E enrodilharam-se no chão… eram tantos murros e pontapés que as mulheres apenas conseguiam gritar:

- Acudam que eles matam-se! – gritavam a Josefa, esposa do António, e a Maria, esposa do Vieira.

E foi a chegada do vizinho, Chico capador, homem bem constituído, de braços fortes, que a luta se conseguiu amainada.

De longe, sem toque corporal, continuavam os brados:

- És um fleumático! – aumentava o tom, o António.

- Fleumático, és tu, a tua cunhada e a tua mulher também! – Retorquia o seu cunhado, separado pelos braços do Chico capador.

No meio de toda a confusão, chegava o carteiro, também vizinho, de seu nome Zé das Cartas. Entre gritos e tentativas de agressão dos visados, tenta saber o motivo da confusão.

- Ele chamou-me fleumático, Zé! – disse o Vieira.

- E é um fleumático! Só ele não percebe que é um fleumático! – replicou o António.

Então, o Zé das Cartas, dá “uma mão” ao Chico e coloca-se, também, no meio, dizendo:

- Calma vizinhos! Ó Vieira, então qual é o mal?

- Também queres enfardar, Zé? – aumentou o tom, o Vieira.

Então, o Zé tentou colocar “água na fervura”:

- Calma, calma… sabem o que significa a palavra fleumático?

Os gritos e manifestos atos de força passaram, num instante, a um silêncio profundo.
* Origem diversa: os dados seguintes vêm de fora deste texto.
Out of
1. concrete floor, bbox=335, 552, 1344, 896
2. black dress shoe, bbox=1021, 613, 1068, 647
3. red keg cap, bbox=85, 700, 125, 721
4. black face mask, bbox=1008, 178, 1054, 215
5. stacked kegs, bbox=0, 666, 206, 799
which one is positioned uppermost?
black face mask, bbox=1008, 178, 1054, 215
Após dez segundos, o Vieira brada:

- É uma ofensa! Ele quer-me rebaixar! Tem a mania!

Com toda a sua calma, o Zé acrescentou:

- Fleumático não é nenhum palavrão. Significa que é indiferente, mas que tem paciência. O Tone só te estava a chamar paciente…

Houve mais um silêncio prolongado…

O António, desconhecedor de tal significado, com pavor a lutas, aproveitou as palavras sábias do Zé das Cartas para se afirmar:

- Pois é! Eu aqui a te tentar defender, porque tens muita paciência para a Rosa e tu vens logo ao ataque. Já não podemos ser compreensíveis! A Rosa é uma chata e tu tens muita paciência!
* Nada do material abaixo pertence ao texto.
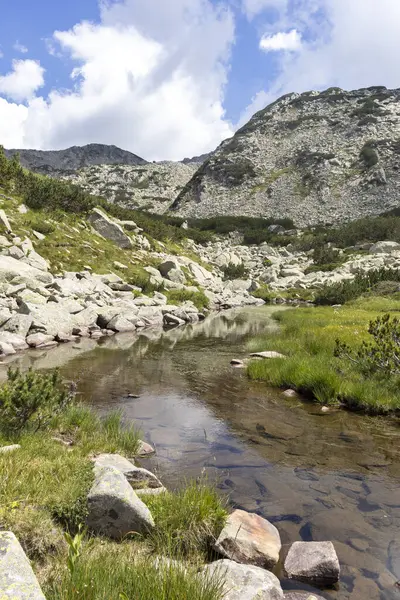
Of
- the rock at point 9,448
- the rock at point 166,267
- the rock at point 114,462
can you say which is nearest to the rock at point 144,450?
the rock at point 114,462

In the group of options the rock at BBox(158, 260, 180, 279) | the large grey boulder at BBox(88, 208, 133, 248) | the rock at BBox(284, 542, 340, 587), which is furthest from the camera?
the large grey boulder at BBox(88, 208, 133, 248)

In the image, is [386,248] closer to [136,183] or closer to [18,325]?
[18,325]

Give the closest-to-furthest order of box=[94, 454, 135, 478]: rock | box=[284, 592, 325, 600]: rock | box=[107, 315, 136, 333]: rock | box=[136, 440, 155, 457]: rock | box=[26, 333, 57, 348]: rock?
box=[284, 592, 325, 600]: rock, box=[94, 454, 135, 478]: rock, box=[136, 440, 155, 457]: rock, box=[26, 333, 57, 348]: rock, box=[107, 315, 136, 333]: rock

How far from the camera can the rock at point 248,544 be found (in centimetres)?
468

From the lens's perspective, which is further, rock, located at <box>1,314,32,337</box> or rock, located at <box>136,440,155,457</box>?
rock, located at <box>1,314,32,337</box>

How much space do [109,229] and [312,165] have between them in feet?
277

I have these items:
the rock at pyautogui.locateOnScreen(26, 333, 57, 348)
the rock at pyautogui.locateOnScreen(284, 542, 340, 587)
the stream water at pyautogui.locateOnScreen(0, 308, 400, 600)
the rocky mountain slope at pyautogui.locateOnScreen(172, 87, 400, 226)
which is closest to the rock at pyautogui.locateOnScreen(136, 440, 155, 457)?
the stream water at pyautogui.locateOnScreen(0, 308, 400, 600)

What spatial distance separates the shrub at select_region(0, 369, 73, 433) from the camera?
266 inches

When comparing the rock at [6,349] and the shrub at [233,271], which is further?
the shrub at [233,271]

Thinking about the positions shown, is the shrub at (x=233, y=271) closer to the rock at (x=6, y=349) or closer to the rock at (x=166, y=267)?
the rock at (x=166, y=267)

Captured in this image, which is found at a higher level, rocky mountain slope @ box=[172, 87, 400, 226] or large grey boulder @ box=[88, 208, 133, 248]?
rocky mountain slope @ box=[172, 87, 400, 226]

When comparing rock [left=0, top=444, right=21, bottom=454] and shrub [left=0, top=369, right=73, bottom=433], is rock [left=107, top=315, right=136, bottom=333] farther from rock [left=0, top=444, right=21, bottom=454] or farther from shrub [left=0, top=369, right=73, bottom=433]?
rock [left=0, top=444, right=21, bottom=454]

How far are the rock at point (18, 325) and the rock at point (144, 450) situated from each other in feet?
39.9

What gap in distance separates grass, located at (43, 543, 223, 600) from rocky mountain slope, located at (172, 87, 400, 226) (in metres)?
95.0
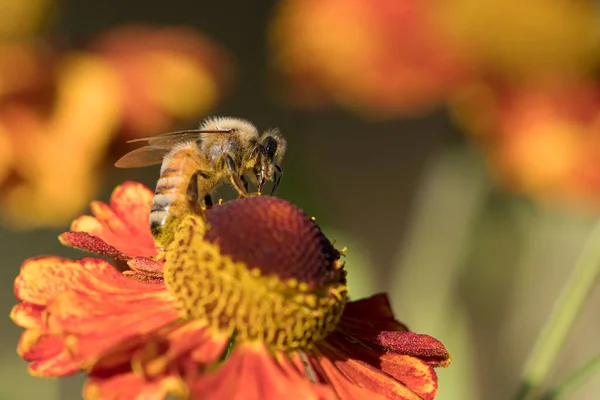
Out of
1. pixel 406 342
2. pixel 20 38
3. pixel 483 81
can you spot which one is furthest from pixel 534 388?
pixel 20 38

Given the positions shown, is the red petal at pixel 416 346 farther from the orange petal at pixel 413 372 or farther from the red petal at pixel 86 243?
the red petal at pixel 86 243

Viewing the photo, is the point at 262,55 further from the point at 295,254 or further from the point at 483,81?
the point at 295,254

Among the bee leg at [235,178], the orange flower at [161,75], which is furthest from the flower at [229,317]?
the orange flower at [161,75]

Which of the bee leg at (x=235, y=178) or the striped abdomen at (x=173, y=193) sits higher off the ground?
the bee leg at (x=235, y=178)

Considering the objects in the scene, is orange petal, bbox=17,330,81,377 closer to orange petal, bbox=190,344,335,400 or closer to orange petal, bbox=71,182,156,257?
orange petal, bbox=190,344,335,400

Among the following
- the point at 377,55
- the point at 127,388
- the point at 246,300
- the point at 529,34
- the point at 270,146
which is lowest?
the point at 127,388

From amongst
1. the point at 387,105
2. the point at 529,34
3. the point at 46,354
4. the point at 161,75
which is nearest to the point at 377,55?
the point at 387,105

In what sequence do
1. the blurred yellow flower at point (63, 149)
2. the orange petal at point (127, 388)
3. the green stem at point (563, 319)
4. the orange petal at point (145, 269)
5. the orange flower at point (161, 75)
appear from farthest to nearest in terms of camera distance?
the orange flower at point (161, 75), the blurred yellow flower at point (63, 149), the green stem at point (563, 319), the orange petal at point (145, 269), the orange petal at point (127, 388)

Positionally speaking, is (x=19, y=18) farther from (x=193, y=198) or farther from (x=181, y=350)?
(x=181, y=350)
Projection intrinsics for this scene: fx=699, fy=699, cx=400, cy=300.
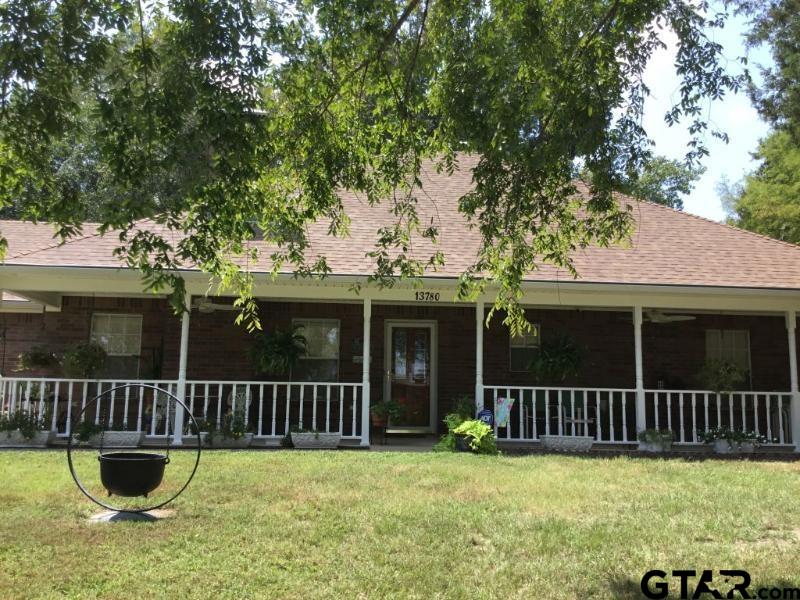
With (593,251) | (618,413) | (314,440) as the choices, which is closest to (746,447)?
(618,413)

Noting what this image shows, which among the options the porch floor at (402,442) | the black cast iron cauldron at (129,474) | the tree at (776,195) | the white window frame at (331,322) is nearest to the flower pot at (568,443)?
the porch floor at (402,442)

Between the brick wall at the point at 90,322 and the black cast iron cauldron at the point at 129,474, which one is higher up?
the brick wall at the point at 90,322

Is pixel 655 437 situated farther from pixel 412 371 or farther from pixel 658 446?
pixel 412 371

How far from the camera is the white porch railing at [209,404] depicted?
11156 millimetres

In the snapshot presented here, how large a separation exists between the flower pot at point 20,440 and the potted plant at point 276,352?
3.46m

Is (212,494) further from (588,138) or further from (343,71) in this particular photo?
(588,138)

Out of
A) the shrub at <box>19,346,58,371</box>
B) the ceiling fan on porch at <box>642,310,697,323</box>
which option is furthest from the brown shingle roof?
the shrub at <box>19,346,58,371</box>

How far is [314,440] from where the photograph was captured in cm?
1100

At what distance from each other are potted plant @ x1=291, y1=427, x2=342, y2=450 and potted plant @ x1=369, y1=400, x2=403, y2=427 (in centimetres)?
102

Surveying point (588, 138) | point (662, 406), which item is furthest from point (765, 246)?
point (588, 138)

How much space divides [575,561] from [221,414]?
26.0 ft

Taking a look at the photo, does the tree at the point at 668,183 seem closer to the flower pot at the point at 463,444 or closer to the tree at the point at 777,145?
the tree at the point at 777,145

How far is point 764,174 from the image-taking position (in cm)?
3094

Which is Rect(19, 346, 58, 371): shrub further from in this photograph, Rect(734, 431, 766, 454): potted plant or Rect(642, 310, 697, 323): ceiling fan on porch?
Rect(734, 431, 766, 454): potted plant
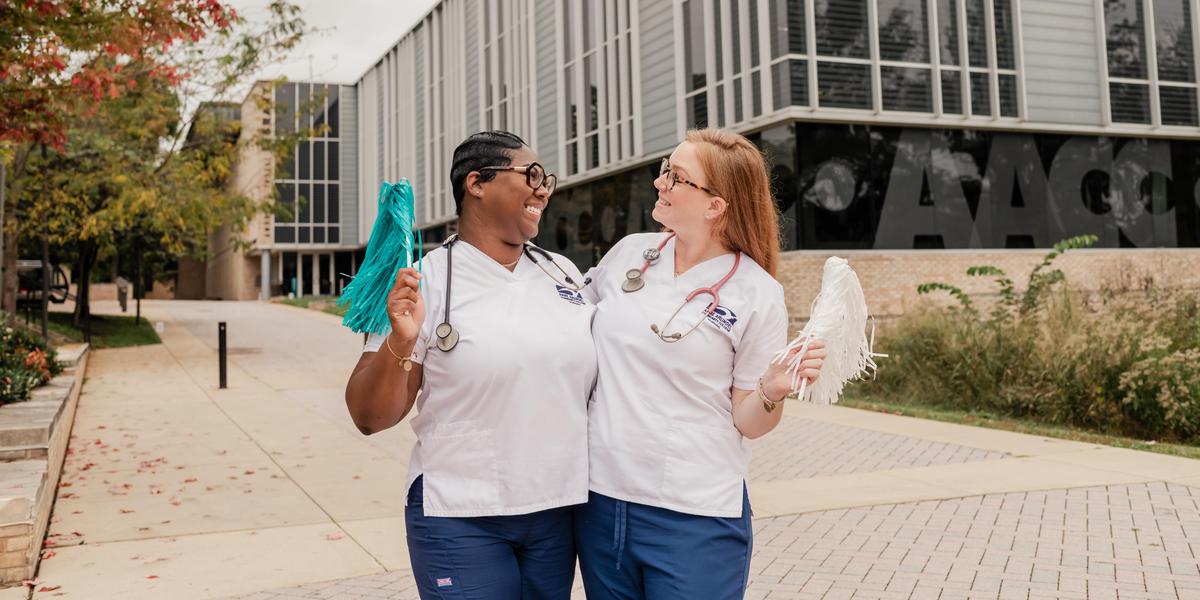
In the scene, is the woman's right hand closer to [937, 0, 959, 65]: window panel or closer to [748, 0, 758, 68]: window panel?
[748, 0, 758, 68]: window panel

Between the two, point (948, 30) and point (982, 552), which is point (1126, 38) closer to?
point (948, 30)

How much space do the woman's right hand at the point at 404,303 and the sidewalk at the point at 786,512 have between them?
3.13 meters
O Vieira, atónito, não sabia o que dizer. No entanto, humildemente, reconhecendo a sua atuação, acrescentou:

- Amigos, “águas passadas não mo(v)em moinhos”! Vamos a minha casa beber uma tigela. Não quero desavenças com bons vizinhos.

O António aproveitou, também, para desculpar a sua ignorância (só ele sabia), para dizer:

- Não! Estamos em minha casa. Será aqui que vamos beber! Tenho todo o gosto em oferecer a bons amigos!

Continuou:

- Ó Josefa, ó Rosa, venha uma caneca do pipo de cima, daquele bom! Depressa, que não estamos fleumáticos!

Sentaram-se fleumáticos, na mesa de pedra, e aguardaram, fleumaticamente, a chegada das tigelas e da caneca.